Die Aufgaben:
• 1. In welchem Land überarbeitete laut dem Lesetext über Twitter eine Mitarbeiterin ihren Facebook-Eintrag, nachdem sie sich wegen Migräne krankgemeldet hatte?
• 2. Setzen Sie den Lesetext über Twitter im Berufsleben im Anschluss an seinen letzten Satz fort.

Lesetext:
+ + + + +

Twitter

Firmen-"Gezwitscher" - Chance oder Katastrophe?

29.06.2009
Ein Mann lästerte während eines Vortrages über sein Unternehmen - und war noch vor Ende der Rede seinen Job los.

"Die Zuhörer hatten getwittert und das Unternehmen die Einträge gelesen", erzählt Torsten Schwarz, Marketing-Fachmann im Onlinebereich. Passiert ist die Geschichte in den USA. "Aber auch in Deutschland wird bei Vorträgen viel getwittert." Lange Zeit habe man bei derlei Reden auch mal lax formulieren dürfen. "Jetzt müssen sie überall genau aufpassen, was sie sagen." Es gebe bereits Konferenzen, wo explizit unterschrieben werden müsse, dass man nicht twittern wird. Denn zumindest einige der Millionen 140 Zeichen langen Kurzbotschaften bergen riskanten Zündstoff.

"In Deutschland hat es noch keinen prominenten Rausschmiss wegen Twitter gegeben. Aber das ist nur eine Frage der Zeit", sagt Social-Media-Fachfrau Nicole Simon, die ein Buch über das Phänomen Twitter geschrieben hat ("Twitter - Mit 140 Zeichen zum Web 2.0", ISBN 978-3-9375-1474-1). Arbeitnehmer stünden mit den Möglichkeiten des Web 2.0 viel mehr in der Öffentlichkeit. In der Schweiz habe eine Mitarbeiterin beispielsweise ihren Facebook-Eintrag überarbeitet - nachdem sie sich bei ihrem Arbeitgeber wegen Migräne krankgemeldet hatte. In einem anderen Fall habe ein Bewerber nach dem Vorstellungsgespräch via Twitter über den potenziellen Arbeitgeber gelästert. In beiden Fällen bekamen die Firmen die Untaten mit. "So was ist unschlau", sagt Simon. Viele Leute dächten aber einfach gar nicht daran, dass ihr "Gezwitscher" nicht nur von Freunden und Verwandten gelesen wird.

Gefährlich ist das nicht nur für Angestellte, sondern auch für die Unternehmen selbst - wenn in den Kurznachrichten arglos Interna verraten werden oder über Kunden und Konkurrenz hergezogen wird. "Wenn da etwas Schlimmes oder Spannendes ist, verbreitet sich das explosionsartig", erklärt Simon. Die Wahrscheinlichkeit für so ein "Leck" sei viel höher als bisher bei Blogs, da mit Twitter etliche Menschen ins Mitmach-Web einstiegen, die davon zuvor gar nichts wissen wollten. "Twitter senkt die Hemmschwelle, es ist ganz einfach und macht Spaß. Die Deutschen haben Blogs verschmäht, aber sie verschmähen Twitter nicht."

+ + + + +

Vorliegende Angaben:
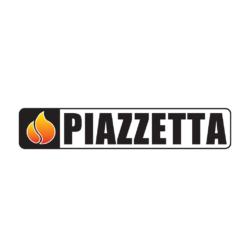 logo piazzetta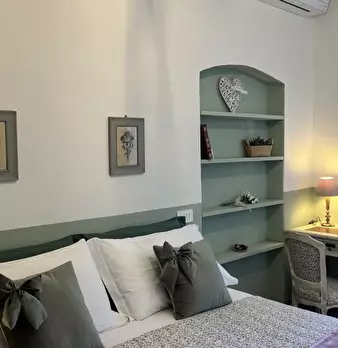 Foto annuncio 3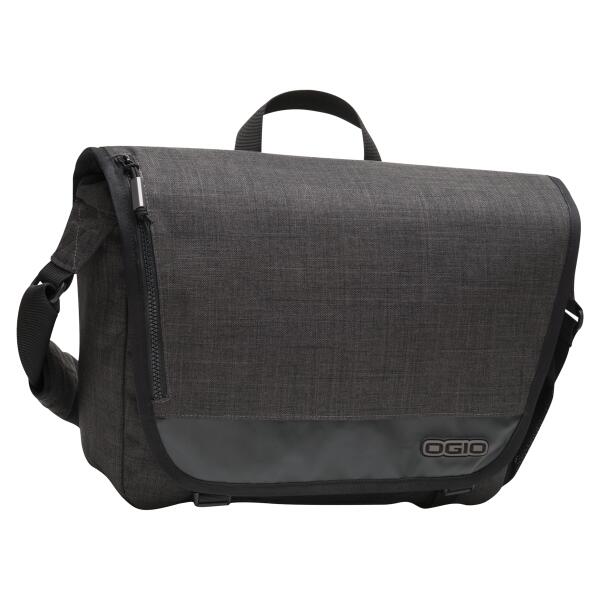 Sly Messenger Thumbnail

+ + + + +

Antworten je Aufgabe:
• 1. In der Schweiz.

• 2.
Umso unverständlicher sei es, dass es bei den meisten Unternehmen derzeit weder Schulungen zum Thema noch spezielle Handlungsrichtlinien gebe. "Das wird zu Skandalen führen. Das ist, mit Ansage gegen die Wand zu laufen", kritisiert Simon.

Twitter sei vom Konzept her einfach eine "Schwätz-Maschine", sagt Schwarz. Das berge Risiken, aber auch Chancen für Unternehmen - etwa beim Marketing. Mit Twitter gebe es eine einzelne große Datenbank, in der man nach Einschätzungen von Firmen und Produkten suchen könne oder eben auch die eigene Meinung kundtun. "Bisher konnten Unternehmen mit massiver Werbung ein positives Bild erzeugen. Jetzt ist aber jede Werbebotschaft absolut transparent", erläutert Schwarz. "Gute Qualität spricht sich schneller rum - schlechte natürlich auch."

Die Unternehmen lernten derzeit "mehr oder weniger schmerzhaft", dass die Verbraucher sich nun effektiv öffentlich melden können, sagt Simon. Es werde bereits an Anwendungen getüftelt, mit denen sich regelmäßig die Unternehmen und Produkten auflisten lassen, die bei Twitter am häufigsten gelobt und kritisiert werden.

Schwarz rät: "Es sollte Pflichtprogramm sein, regelmäßig nach dem Namen des Unternehmens zu suchen und zumindest punktuell einzugreifen." Neben der Standardantwort auf Beschwerdebriefe sei nun auch die rasche Reaktion auf Twitter-Kommentare gefragt. "Das ist lockerer und effizienter. Aber natürlich nimmt auch die Zahl der Anfragen zu." Zudem gebe es immer das Risiko, die Kunden mit plumpen Floskeln und Werbeslogans noch mehr zu verschrecken. "Lügen haben kurze Beine, bei Twitter erst recht."

So manches Unternehmen mag es deshalb vorziehen, auf das riskante "Gezwitscher" vorerst ganz zu verzichten. Das aber ist nach Ansicht der Experten keine Option: "Twitter ist extrem schnell extrem groß geworden. Es geht nicht mehr darum, ob oder ob nicht. Sondern darum, wie man es effizient und sinnvoll macht." Skeptiker verweisen gern darauf, dass es noch gar nicht lange her sei, dass die Online-Welt "Second Life" auf ähnliche Weise als "Muss für Unternehmen" gepriesen wurde. Viele Firmen steckten Unsummen in die Plattform - die dann nie so bedeutsam wurde wie prophezeit. "Twitter ist eine ganz andere Nummer. Ich würde es als Revolution bezeichnen", betont Schwarz.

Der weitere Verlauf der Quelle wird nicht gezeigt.